Milk prices for the 25/26 financial year:
Milk processor Bulla Dairy Foods has set an opening range between $8.40 and $9.20/kg MS — up from $8.05–$8.85/kg MS last season.
Saputo Dairy Australia has offered a weighted average of $8.80–$8.95/kg MS, while Burra Foods is sitting between $8.60 and $9.10/kg MS.
Fonterra has announced an average farmgate milk price of $10.00/kg MS, but with a wide forecast range of $8.00–$11.00.
Australian Consolidated Milk revised its opening price upwards to $9 just days after its initial announcement, up from their range of $7.80 to $8.20 for 2024/25.
“We're coming off a milk price drop last season,” said Billing. “The prices being announced now for the current season are nowhere near as much as what farmers are going to need to be sustainable.”
Billing said many farmers are already making “really difficult decisions” as drought conditions intensify across the region.
“Selling cows, where the next load of food is coming from, all of those big critical decisions are being made every day across the state at the moment,” he said.
“A lot of the reserves that farms have built up over a number of years all went last year. Quite a few southwest dairy farmers have gone into a season with another failed autumn.
“A lot of farmers have re-sewn pastures only to see them strike and then die because of the lack of rainfall.”
“A margin is a very rare thing in the farming sector”
Part of the issue of disappointing numbers lies in the pricing strategy of processors. While they factor in a margin to protect their business, Billing said farmers are rarely afforded the same buffer.
“They’re probably looking at pricing in a margin for themselves. What we're saying is that farmers haven't had that opportunity,” Billing said. “A margin is a very rare thing in the farming sector at the moment.”
It’s hard to know what the markups on dairy products look like for milk processors once they hit supermarket shelves, as most are not publicly listed and, as a result, do not release profit and loss statements.
“What I would say is that domestic pricing has stabilised. The domestic market is reasonably strong at the moment, as is the global market,” Billing said.
“So we would assume as farmers that there is more margin in the system, and we just want to see some of that margin flow through to us.”
Billing said the support of milk processors is needed now more than ever to ensure a sufficient milk pool from local suppliers is available to them in the long run.
“We just want the processors to stand beside us and get us through this period,” he said. “If they do that, they'll have a milk pool that they'll be able to draw from into the future.”
“I think if there’s less milk, we'll see processors leave the Australian market.
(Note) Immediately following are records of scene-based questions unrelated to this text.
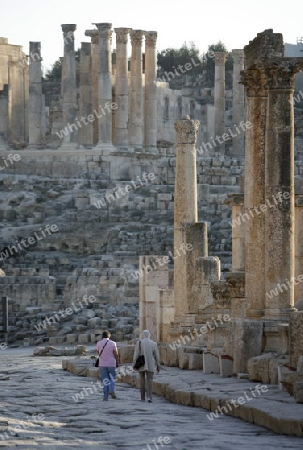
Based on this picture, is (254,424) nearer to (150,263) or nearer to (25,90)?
(150,263)

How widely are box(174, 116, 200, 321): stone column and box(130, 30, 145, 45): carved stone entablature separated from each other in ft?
94.1

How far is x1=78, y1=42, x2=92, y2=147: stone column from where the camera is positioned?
6066 cm

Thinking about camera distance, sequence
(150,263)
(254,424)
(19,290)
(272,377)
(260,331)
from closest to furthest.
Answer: (254,424)
(272,377)
(260,331)
(150,263)
(19,290)

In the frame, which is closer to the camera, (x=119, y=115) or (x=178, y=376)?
(x=178, y=376)

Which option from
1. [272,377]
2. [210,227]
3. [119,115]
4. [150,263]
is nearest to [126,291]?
[210,227]

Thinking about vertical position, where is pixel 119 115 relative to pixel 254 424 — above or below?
above

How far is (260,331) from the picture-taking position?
23.0m

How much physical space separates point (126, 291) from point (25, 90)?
22.7 meters

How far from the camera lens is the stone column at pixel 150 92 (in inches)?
2413

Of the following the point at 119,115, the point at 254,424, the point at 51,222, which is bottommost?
the point at 254,424

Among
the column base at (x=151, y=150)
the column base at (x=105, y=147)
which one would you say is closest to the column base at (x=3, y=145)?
the column base at (x=105, y=147)

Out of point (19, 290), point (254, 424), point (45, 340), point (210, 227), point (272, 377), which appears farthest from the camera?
point (210, 227)

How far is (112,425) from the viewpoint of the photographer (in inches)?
757

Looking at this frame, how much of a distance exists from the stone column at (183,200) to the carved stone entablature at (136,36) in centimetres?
A: 2867
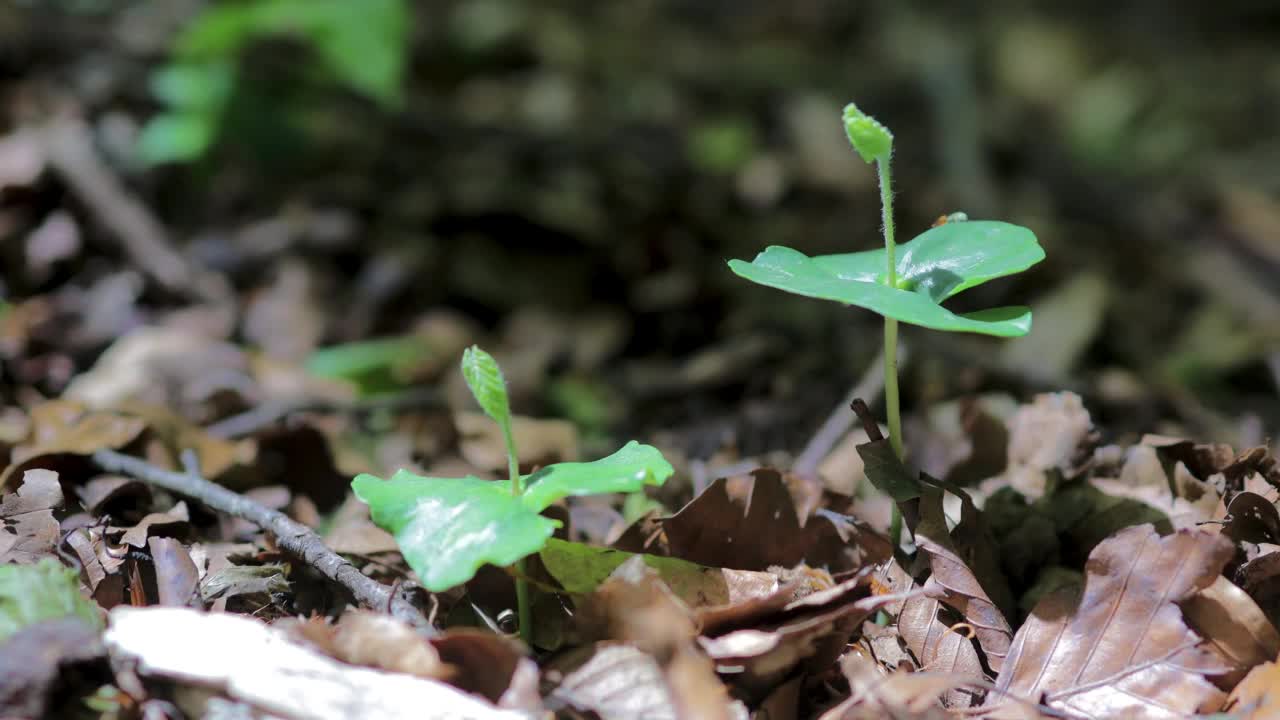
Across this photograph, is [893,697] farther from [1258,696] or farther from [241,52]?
[241,52]

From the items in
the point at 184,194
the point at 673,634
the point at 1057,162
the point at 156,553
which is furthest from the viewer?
the point at 1057,162

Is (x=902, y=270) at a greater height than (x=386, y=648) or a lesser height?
greater

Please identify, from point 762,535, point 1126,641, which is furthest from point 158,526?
point 1126,641

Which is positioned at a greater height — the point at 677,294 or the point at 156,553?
Result: the point at 156,553

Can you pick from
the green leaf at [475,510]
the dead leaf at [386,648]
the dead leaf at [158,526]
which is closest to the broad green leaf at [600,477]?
the green leaf at [475,510]

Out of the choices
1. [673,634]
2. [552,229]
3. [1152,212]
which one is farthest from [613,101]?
[673,634]

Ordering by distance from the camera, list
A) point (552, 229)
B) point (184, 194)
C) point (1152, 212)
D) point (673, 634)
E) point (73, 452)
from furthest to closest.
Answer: point (1152, 212) → point (552, 229) → point (184, 194) → point (73, 452) → point (673, 634)

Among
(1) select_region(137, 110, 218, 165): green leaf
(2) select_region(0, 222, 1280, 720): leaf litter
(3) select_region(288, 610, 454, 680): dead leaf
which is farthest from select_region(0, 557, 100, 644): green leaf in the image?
(1) select_region(137, 110, 218, 165): green leaf

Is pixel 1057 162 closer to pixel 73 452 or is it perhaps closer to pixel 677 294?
pixel 677 294
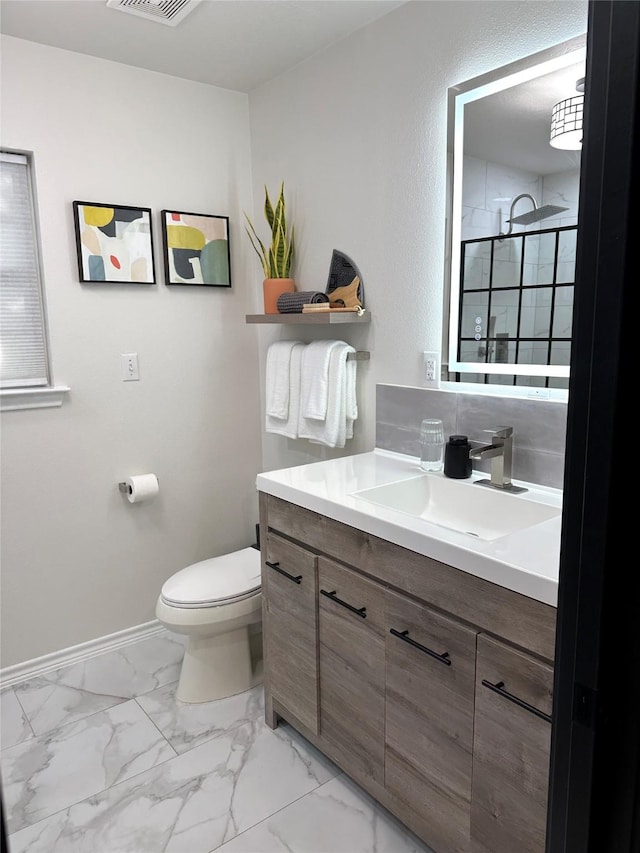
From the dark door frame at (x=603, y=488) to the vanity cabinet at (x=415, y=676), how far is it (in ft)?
2.20

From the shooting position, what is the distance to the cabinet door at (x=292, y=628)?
1.83 meters

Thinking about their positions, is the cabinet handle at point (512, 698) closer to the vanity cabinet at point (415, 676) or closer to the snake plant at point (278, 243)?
the vanity cabinet at point (415, 676)

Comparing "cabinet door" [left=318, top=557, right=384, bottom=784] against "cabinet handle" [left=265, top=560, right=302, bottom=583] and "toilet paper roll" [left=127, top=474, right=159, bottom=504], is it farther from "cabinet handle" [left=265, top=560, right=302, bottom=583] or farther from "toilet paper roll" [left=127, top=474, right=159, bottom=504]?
"toilet paper roll" [left=127, top=474, right=159, bottom=504]

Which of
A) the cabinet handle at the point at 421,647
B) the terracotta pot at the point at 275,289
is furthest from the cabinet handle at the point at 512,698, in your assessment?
the terracotta pot at the point at 275,289

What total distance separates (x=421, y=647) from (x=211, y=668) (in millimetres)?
1105

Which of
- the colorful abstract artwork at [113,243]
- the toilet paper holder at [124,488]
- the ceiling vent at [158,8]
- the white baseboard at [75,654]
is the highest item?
the ceiling vent at [158,8]

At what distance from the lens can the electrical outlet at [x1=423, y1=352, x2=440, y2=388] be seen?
6.68 feet

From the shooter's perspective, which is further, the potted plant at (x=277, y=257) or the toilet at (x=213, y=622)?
the potted plant at (x=277, y=257)

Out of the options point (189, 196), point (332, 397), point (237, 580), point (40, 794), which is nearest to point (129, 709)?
point (40, 794)

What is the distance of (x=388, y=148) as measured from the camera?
2082 mm

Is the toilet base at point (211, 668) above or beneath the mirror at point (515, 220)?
beneath

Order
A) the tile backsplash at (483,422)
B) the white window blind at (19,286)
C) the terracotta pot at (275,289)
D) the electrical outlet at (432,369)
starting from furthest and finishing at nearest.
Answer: the terracotta pot at (275,289) → the white window blind at (19,286) → the electrical outlet at (432,369) → the tile backsplash at (483,422)

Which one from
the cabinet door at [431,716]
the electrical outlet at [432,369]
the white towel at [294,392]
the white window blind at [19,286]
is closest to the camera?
the cabinet door at [431,716]

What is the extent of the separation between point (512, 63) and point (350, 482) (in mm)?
1280
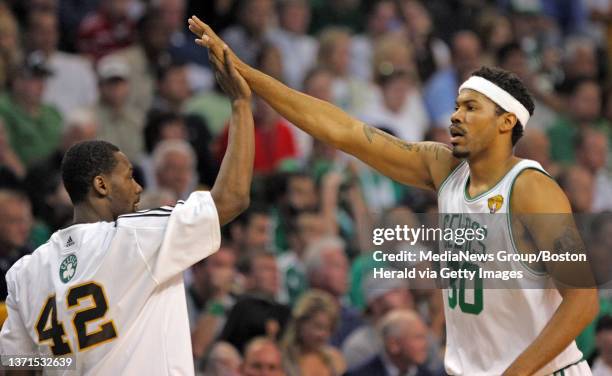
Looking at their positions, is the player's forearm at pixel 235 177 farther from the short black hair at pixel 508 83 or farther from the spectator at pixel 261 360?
the spectator at pixel 261 360

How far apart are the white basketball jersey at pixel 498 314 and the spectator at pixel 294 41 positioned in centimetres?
622

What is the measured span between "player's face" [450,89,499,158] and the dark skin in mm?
1016

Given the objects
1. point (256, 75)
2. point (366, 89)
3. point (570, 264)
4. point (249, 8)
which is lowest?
point (570, 264)

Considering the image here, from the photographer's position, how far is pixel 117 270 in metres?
4.78

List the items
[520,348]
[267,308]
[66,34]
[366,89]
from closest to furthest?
[520,348], [267,308], [66,34], [366,89]

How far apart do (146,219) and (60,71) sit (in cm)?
556

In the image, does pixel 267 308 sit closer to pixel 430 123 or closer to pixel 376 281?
pixel 376 281

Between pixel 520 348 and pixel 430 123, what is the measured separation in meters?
6.53

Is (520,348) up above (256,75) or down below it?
below

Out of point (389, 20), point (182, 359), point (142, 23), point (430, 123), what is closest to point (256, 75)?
point (182, 359)

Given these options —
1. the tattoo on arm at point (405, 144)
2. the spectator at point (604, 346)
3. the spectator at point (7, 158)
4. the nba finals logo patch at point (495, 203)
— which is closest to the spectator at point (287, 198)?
the spectator at point (7, 158)

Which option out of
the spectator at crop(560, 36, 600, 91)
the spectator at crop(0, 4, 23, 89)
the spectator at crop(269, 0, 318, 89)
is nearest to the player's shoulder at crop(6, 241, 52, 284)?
the spectator at crop(0, 4, 23, 89)

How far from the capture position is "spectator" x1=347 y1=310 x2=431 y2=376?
7.75 m

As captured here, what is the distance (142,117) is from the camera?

In the longer term, if there's no milk to fill their plants, then that's got long-term ramifications.”
Australia’s dairy future under threat?
Australia is currently self-sufficient in dairy, but Billing cautioned that shrinking milk volumes could open the door to greater reliance on overseas products.
“Some of the supermarkets are already doing that on the back of price rather than quality, and provenance of grown products,” he said.
But the loss of dairy farmers in local West Vic communities doesn’t just affect supply chains.
“Shrinking of the milk pool takes those farmers out of the system and out of the community,” Billing said.
“A lot of rural communities in Victoria rely on dairy farmers to keep their communities alive — particularly the likes of Cobden over this way, and other areas around the state.”
With the dairy industry now in its “trading period”, where processors can revise prices and farmers assess contract offers ahead of the new season, Billing said movement has already begun.
Australian Consolidated Milk is one of the first processors to revise their opening price to $9/kg MS.
“We would expect that there’ll be some companies that'll start to look at their pricing and see whether that’s going to retain dairy farmers as their suppliers,” he said.
Billing encouraged farmers to explore their options.
“I think it's important that farmers shop around and get the best price for their business. A few cents a kilogram of milk solids is going to make a big difference for farmers that are really cash-strapped.”
As the second drought year tightens its stranglehold on the region, Billing said most farmers were looking for a “hand up, not a handout”.
“Whether it's rate relief or the opportunity to get grants to buy fodder, I think the government needs to definitely be looking at all options,” he said.
“Agriculture is central to a lot of communities within southwest Victoria,” Billing said. “We need to keep the rural areas vibrant, and milk processors and both governments need to play a part in that.”
Drought relief an ongoing conversation in West Vic
In May, multiple West Vic mayors criticised the state government for its “inadequate” current drought relief packages.
Southern Grampians Shire’s Mayor, Dennis Heslin, said the package “fails to adequately address” the mounting financial pressure on farmers in Western Victoria.
A drought support package of $15.9 million, announced this month by Agriculture Minister Ros Spence, would “help more farmers and communities over winter”.
The package will continue for the existing 11 Local Government Areas across southwest Victoria, including the Corangamite and Southern Grampians shires, and be expanded to another 13.
A report by Environment Victoria notes that Victoria’s cool season rainfall has already decreased by about 13 percent, which is part of a broader pattern of decreasing rainfall in southern Australia. These systems push rain-bearing cold fronts further south, away from Victoria, resulting in fewer rain events during the cool season.
The report explains that the increase of persistent high-pressure systems over southern Australia is one of the “primary reasons” for reduced rainfall since February last year, caused in part as a consequence of mining and burning coal, oil and gas.